On Oct 27, 2017, at 5:00 PM, Phil Blundell via cctalk
<cctalk at classiccmp.org> wrote:
 On Fri, 2017-10-27 at 13:38 -0700, Brent Hilpert via cctalk wrote:
  I wonder if they were just trying to draw an
analogy between the
 inherent dynamic operation requirements of magnetic logic and the
 dynamic operation requirements of some (many?) NMOS designs (not
 really inherent to NMOS). 
 On the subject of NMOS dynamic logic, someone recently pointed out a
 paragraph in the technical manual for a 1990s ARM2-based computer which
 warned of dire consequences, including possibly destruction of the
 chipset, if the circuitry was left powered with the clock stopped for
 more than a second or two.
 Obviously if the clock is stopped for more than a few hundred
 microseconds then the logic will start to lose its marbles and the
 system will need a reset to recover.  But I don't think I've previously
 heard any suggestion that dynamic logic ICs would actually be damaged
 or destroyed under these circumstances.  I can just about imagine that
 there might be some situation where an invalid internal state would
 result in a short circuit between power and ground, but that's just
 supposition really.  Anybody know of a case where something bad has
 actually happened? 
I don't understand this at all.  "Dynamic logic" is not a familiar concept,
and certainly the NMOS logic I know isn't dynamic.  Memory (DRAM) is dynamic, and will
forget if you don't refresh it.  But DRAM doesn't mind if you stop the clock, it
just won't remember its data.
So I don't know how you might have a logic design that "loses its marbles"
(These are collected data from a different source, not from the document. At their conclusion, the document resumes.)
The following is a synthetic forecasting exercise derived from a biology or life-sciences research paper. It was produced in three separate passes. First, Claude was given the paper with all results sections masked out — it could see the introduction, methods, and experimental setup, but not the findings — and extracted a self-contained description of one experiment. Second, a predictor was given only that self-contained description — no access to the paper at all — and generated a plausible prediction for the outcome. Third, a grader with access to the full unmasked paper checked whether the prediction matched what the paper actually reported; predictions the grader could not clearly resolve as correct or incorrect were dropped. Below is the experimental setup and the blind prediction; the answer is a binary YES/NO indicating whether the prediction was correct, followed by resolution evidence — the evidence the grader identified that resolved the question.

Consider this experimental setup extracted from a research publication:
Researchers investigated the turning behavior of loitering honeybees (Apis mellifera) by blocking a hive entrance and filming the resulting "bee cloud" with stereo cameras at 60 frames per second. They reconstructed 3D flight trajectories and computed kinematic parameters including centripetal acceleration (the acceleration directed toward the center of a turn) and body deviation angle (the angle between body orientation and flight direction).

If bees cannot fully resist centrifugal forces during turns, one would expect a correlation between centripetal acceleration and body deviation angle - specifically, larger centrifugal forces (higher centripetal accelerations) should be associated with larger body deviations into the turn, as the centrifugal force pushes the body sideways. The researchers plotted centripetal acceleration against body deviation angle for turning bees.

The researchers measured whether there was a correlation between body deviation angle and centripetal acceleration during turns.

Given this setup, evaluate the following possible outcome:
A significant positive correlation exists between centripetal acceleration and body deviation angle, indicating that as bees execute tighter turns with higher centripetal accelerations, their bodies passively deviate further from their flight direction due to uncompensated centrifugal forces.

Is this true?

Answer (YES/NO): NO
if you stop the clock.  And anything that is fried by clock loss is, in my view, the work
of someone who should not be allowed anywhere near a EE shop.
Incidentally, while "soft core" magnetic logic is dynamic, memory core logic is
not.  You could slow that down and it would still work.  The signals are pulses, not
levels, but the pulses will still happen with a 1 Hz clock.